▶ **Aufgabenstellung**
(1) Welche Partei regiert laut dem Text über die Brandkatastrophe in Spanien in allen drei betroffenen Regionen?
(2) Schreib den Text über die Brandkatastrophe in Spanien im Anschluss an seinen letzten Satz weiter.

▶ **Dokumenttext**
Feuer in Spanien: Die wahren Verantwortlichen
Spanien sieht sich mit den größten Katastrophen seit Jahrzehnten konfrontiert: Folgen des Klimawandels, des Kapitalismus. Die spanische Rechte blockt.

D ie Brandkatastrophe in Spanien hat Ursachen weit über den ersten Funken hinaus. Dass in nicht einmal drei Wochen in den Regionen Galicien, Kastilien und León und der Extremadura eine Fläche so groß wie Mallorca den Flammen zum Opfer fiel und vier Tote zu beklagen sind, hat mit dem Klimawandel und fehlender politischer Antwort darauf zu tun.
In allen drei Regionen regiert die konservative Partido Popular (PP), in zweien davon – Kastilien und León und der Extremadura – mit Unterstützung der rechtsextremen Vox; ein Bündnis, das die PP auch auf zentralstaatlicher Ebene anstrebt, sollte eine solche Koalition bei den Wahlen 2027 eine Mehrheit bekommen.

▶ **Datensatzauszug**

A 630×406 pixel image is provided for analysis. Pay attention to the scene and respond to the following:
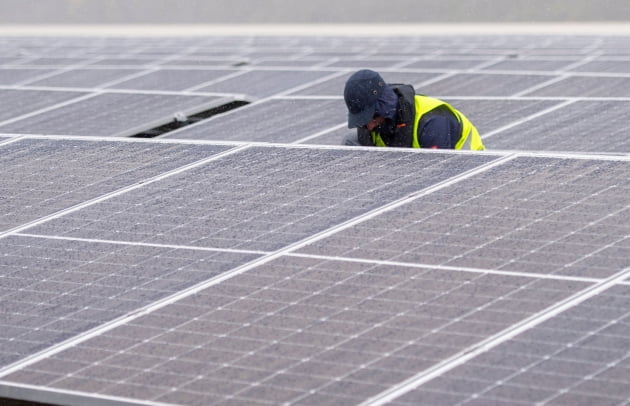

▶ **Die Ergebnisse**
(1) Die konservative Partido Popular (PP).

(2)
Die Regionalpolitik der PP trägt einen nicht unerheblichen Teil der Verantwortung für die Brandkatastrophe. Katastrophenschutz ist Regionensache. Dort wo sie regieren, privatisieren die Konservativen und streichen öffentliche Stellen und Ausgaben bei den Brandschutzmaßnahmen. Programme – wie etwa die Brandschutzbrigaden im Winter in die Wälder zu schicken, um dort aufzuräumen – gelten der PP „als Geldverschwendung“. Die Feuerwehrleute werden fast alle nach der Sommersaison aufs Arbeitsamt geschickt. Und Vox besteht darauf, Programme zum Klimawandel abzuschaffen. Ihnen gilt alles, was mit Klimapolitik zu tun hat, als „ideologisch“ und „woke“.
Es habe schon immer gebrannt, sind sich beide Parteien einig. Ursache sei nicht der Klimawandel, sondern der Mensch – vom „Feuerterrorismus“ reden sie ständig. Das stimmt und stimmt aber auch nicht. 96 Prozent der Feuer gehen tatsächlich auf menschliches Handeln zurück. Von fahrlässigem Umgang mit offenem Feuer bis hin zu gezielter Brandstiftung ist alles dabei. Doch eine Sache ist, dass es brennt und die andere, wie es brennt. Die Feuer sind immer virulenter und kaum noch zu kontrollieren. Und das liegt sehr wohl am Klimawandel.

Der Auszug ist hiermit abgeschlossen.